Douglas was holding a hot dog, not a gun.
Hargreaves, a White policeman in small town Louisiana, has fought against racism in his department but, after shooting Douglas, a Black teen, he feels forced to defend himself. When his cause is joined by a shadowy White nationalist organization and is manipulated by politicians, he gets caught up in a political firestorm.
The storm is stoked by a power-hungry Vice President who tries to manipulate a newly installed U.S. Chief Justice, with whom the Vice President previously had an affair.
Hargreaves teams up with a marginalized television reporter to uncover the secrets behind the shadowy organization and behind the Vice President, who has institutionalized his wife to keep a past scandal secret.
As the stakes rise, the nation is plunged into a constitutional crisis, pitting states’ rights against the federal government, and the Second Amendment against the U.S. Constitution, resulting in violent protests and the second American secessionist movement.
This political drama highlights contemporary conflicts to explore how small, individual decisions can build to a cumulative effect that reaches a disastrous point of no return.
Some reflections as of June 2025
nine months since the release of Splintered River
We are all familiar with that old cliché about life imitating art.
The recent political and legal controversy about the president’s deployment of the National Guard in California eerily echoes the constitutional crisis depicted in my novel, Splintered River.
In the novel, the ambiguities in the Constitution about command of the National Guard troops—whether and when they are under the command of the governor or the president—get exploited by a power hungry politician to sow chaos and public unrest that eventually lurches out of his, and everyone’s control.

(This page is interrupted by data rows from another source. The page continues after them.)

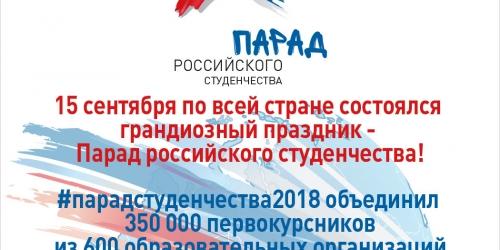 Как прошел XVII Парад российского студенчества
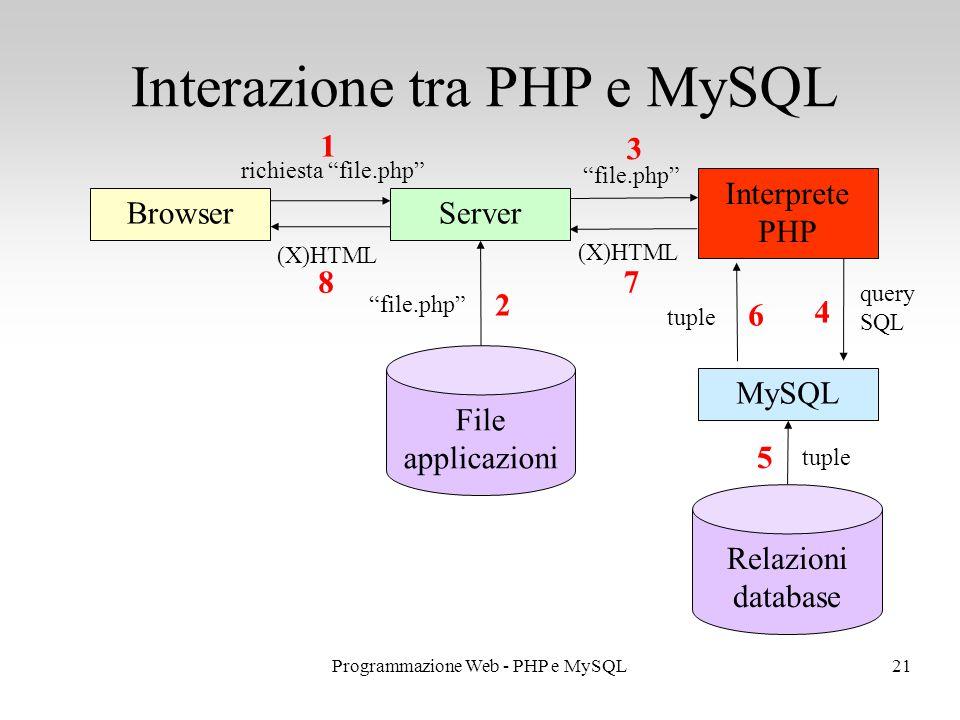 Interazione tra PHP e MySQL 21Programmazione Web - PHP e MySQL BrowserServer File applicazioni Interprete PHP MySQL Relazioni database richiesta file.php file.php query SQL tuple (X)HTML 1 2 3 4 5 6 7 8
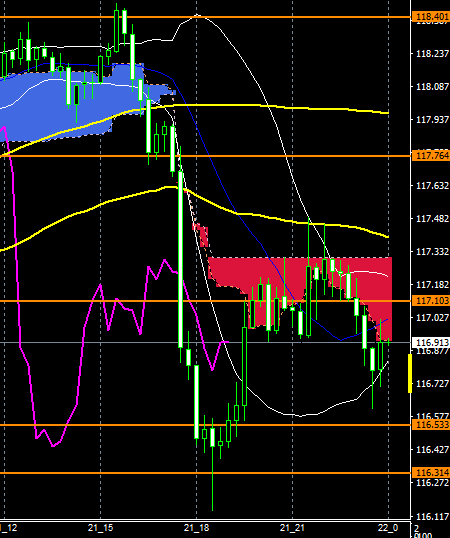 fxEURJPY160721END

The history of our country’s founding, with the distrust of a standing army, the prohibition of having the armed forces deployed in domestic situations, the delicate and inexact balance of the sovereignty of the individual states within a strong federal system, and the need for a strong federal government to preserve the integrity of our country, comes into play in our current political situation as it does in the novel.
And then there is the right to bear arms. This aspect of the Second Amendment gets highlighted as well in the novel, with unforeseen contradictions between that right and the integrity of federal sovereignty over the states, and the ambiguity over what, exactly, constitutes a “militia.”
In the novel, these issues are brought to life through the stories of the characters caught up in events that are larger than them, that they are trying to understand, control and, ultimately, survive: a Black teenager having prophetic visions shot by a white police officer who mistakes him for a threat; the police officer, who has taken a stand against racism in his department, now coping with his guilt, self-doubt and need to defend himself; a small-town mayor with white supremacist leanings; the first Black governor of his state, caught between powerful public and political figures more ambitious than himself; a Black preacher with political ambitions pushing the boundaries of the white political establishment in order to do the right thing for his followers; an enterprising reporter trying to reestablish her good name; a vice president seizing an opportunity to wrest power from a weak president; the vice president’s wife, medicated and institutionalized, in whom the memory of a long-buried scandal reawakens; the U.S. chief justice; a young woman with a complicated history with the vice president; and the grieving mother of the slain teenager, trying to survive with her sense of purpose and her dignity intact.
These events we are living through have real effects on the lives of real people, and Splintered River takes us into the hearts and minds of ordinary people trying to cope with and make sense of these forces before being crushed by them.